Il nesso tra caduta e ribellione è chiaro: chi tocca il fondo può decidere se ribellarsi alla circostanza e reagire, o ribellarsi all’istinto di sopravvivenza e soccombere. In entrambi i casi, l’uomo è rinnovato e ha i nuovi strumenti per proseguire il cammino della sua esistenza. A dispetto di ciò che vorrebbe indottrinare la società odierna, condotte deviate e nocive come il pietismo o il sensazionalismo non sono contemplate nella trasgressione, che consiste solo in una caduta funzionale a un cambiamento di prospettiva.
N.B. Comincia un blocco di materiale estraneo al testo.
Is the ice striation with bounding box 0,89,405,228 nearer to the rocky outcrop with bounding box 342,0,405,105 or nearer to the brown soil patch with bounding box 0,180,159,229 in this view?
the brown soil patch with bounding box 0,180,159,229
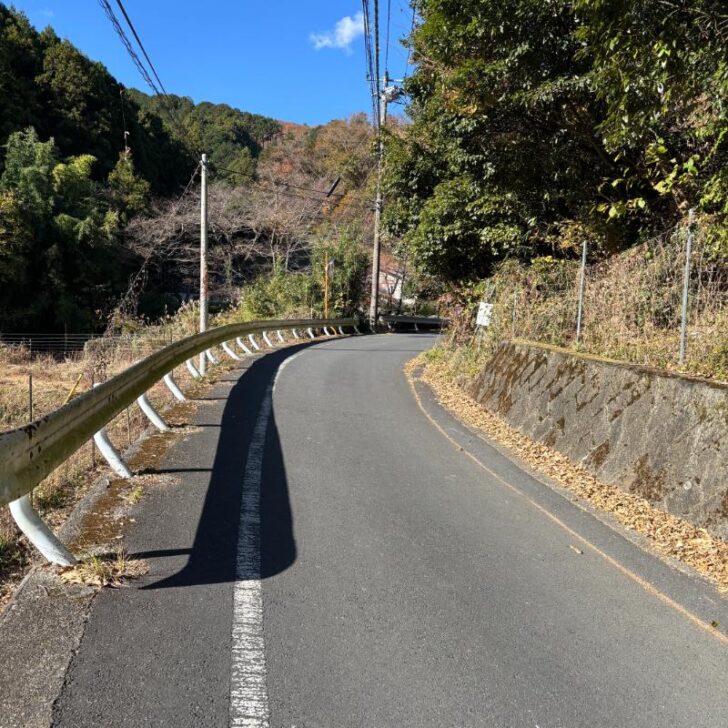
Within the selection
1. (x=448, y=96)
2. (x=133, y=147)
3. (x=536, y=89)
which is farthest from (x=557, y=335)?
(x=133, y=147)

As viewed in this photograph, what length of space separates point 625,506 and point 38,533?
184 inches

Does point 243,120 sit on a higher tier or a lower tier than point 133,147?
higher

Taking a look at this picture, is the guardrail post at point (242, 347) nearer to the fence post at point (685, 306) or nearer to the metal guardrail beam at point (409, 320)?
the fence post at point (685, 306)

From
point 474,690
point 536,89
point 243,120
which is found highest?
point 243,120

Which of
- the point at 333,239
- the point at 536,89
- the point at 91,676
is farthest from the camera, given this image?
the point at 333,239

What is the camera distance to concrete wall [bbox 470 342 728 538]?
516 cm

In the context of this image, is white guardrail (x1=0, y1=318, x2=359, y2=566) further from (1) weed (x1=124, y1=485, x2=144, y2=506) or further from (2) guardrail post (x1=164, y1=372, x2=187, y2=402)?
(2) guardrail post (x1=164, y1=372, x2=187, y2=402)

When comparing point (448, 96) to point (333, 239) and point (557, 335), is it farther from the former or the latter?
point (333, 239)

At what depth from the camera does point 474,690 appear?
295 centimetres

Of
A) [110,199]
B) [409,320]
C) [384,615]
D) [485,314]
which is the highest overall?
[110,199]

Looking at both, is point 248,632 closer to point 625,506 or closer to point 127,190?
point 625,506

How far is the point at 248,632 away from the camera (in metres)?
3.26

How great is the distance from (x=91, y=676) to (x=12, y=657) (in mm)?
410

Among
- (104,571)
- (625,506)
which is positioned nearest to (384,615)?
(104,571)
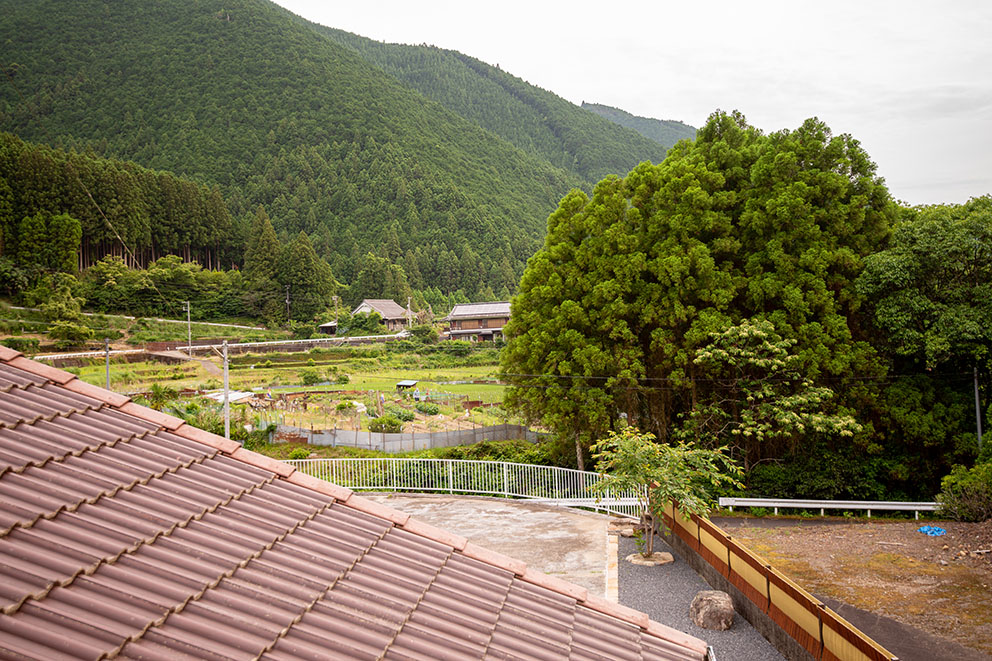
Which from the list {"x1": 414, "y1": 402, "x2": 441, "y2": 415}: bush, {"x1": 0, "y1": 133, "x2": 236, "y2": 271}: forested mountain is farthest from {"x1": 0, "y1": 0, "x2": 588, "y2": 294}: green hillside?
{"x1": 414, "y1": 402, "x2": 441, "y2": 415}: bush

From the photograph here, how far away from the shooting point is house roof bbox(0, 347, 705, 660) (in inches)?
94.6

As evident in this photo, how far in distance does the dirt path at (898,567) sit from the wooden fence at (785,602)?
6.98 feet

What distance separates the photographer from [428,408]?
3269 centimetres

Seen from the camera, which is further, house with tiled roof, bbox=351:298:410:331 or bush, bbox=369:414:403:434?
house with tiled roof, bbox=351:298:410:331

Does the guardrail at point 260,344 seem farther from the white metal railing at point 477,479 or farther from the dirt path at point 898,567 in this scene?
the dirt path at point 898,567

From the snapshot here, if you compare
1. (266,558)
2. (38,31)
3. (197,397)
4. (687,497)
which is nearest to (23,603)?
(266,558)

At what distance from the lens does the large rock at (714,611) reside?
983cm

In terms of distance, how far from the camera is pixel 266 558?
3.25 m

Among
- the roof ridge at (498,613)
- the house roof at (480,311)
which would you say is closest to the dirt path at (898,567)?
the roof ridge at (498,613)

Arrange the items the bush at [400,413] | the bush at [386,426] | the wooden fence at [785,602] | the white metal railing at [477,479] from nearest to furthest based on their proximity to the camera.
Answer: the wooden fence at [785,602] < the white metal railing at [477,479] < the bush at [386,426] < the bush at [400,413]

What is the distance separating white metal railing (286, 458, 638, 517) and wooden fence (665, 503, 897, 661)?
16.8 ft

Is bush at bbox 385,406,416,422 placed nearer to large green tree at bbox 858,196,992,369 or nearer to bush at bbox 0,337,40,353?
large green tree at bbox 858,196,992,369

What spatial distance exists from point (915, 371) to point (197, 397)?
31.7m

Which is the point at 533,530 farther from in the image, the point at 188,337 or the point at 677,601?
the point at 188,337
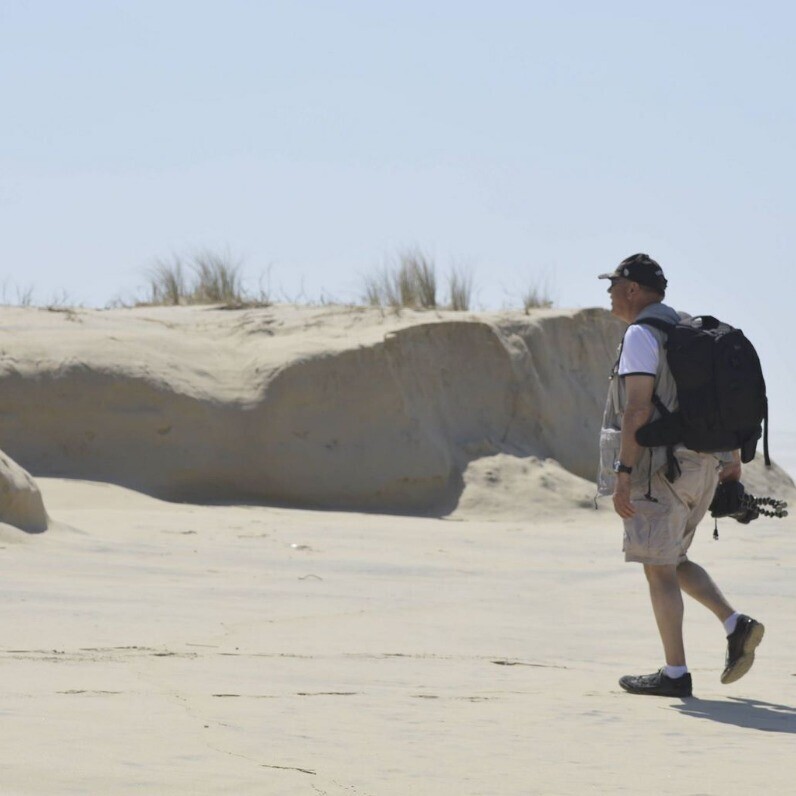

Per quanto possa sembrare curioso, la caduta è parte della vita e il ribelle è preparato a cadere, chi non è ribelle dovrà imparare ad esserlo almeno per quella fase. La comparazione tra Cabala Ebraica e Tarologia dimostra come ogni lettera finale di un segno simboleggi in qualche modo una “caduta”, quindi una chiusura finalizzata a una trasformazione: ad Est Basso si trova la Zayn, del segno mobile d’Aria del Gemelli e, essendo la tredicesima lettera, è rappresentata dall’arcano senza nome comunemente definito “Morte” per la raffigurazione di un personaggio scheletrico che falcia chiunque incontri sulla sua strada; il suo significato riporta a una morte chiaramente metaforica, un taglio netto e definitivo con qualcosa che blocca e impedisce di proseguire il cammino. Quindi, la sua chiusura è mentale e volontaria. A Ovest Basso si trova la Samek, del segno mobile di Fuoco del Sagittario, diciannovesima lettera e pertanto rappresentata dall’arcano del Sole, raffigurato da due giovinetti che si tengono per mano alla fine di una strada già percorsa e davanti a un muro da scavalcare; il significato è palesemente quello di un traguardo raggiunto che consente un nuovo inizio. La sua chiusura è spirituale, quasi evocata, come un importante traguardo raggiunto. A Nord Basso, infine, si trova la Kaf, del segno mobile d’Acqua dei Pesci, ventiduesima lettera rappresentata dall’arcano del Matto, unico arcano senza un numero di riferimento perché significante di un’energia incondizionata e ponte tra l’ultimo arcano e il primo, rispettivamente il Mondo e il Bagatto; l’emblematica raffigurazione del Matto mostra un giramondo sull’orlo di un precipizio con dietro una bestia selvatica che pone una zampa sulla sua gamba, se lo stia spingendo nel precipizio o lo stia trattenendo dipende dall’uomo stesso.

Come constatato, tutte le chiusure hanno un richiamo alla caduta, ma in senso stretto e nell’arco della vita è indubbio che sia rappresentata principalmente dall’arcano della Torre e racchiuda paradossalmente un presagio di ricostruzione, che è l’unica rinascita materiale – infatti la Vergine è il segno mobile di Terra – durante la vita.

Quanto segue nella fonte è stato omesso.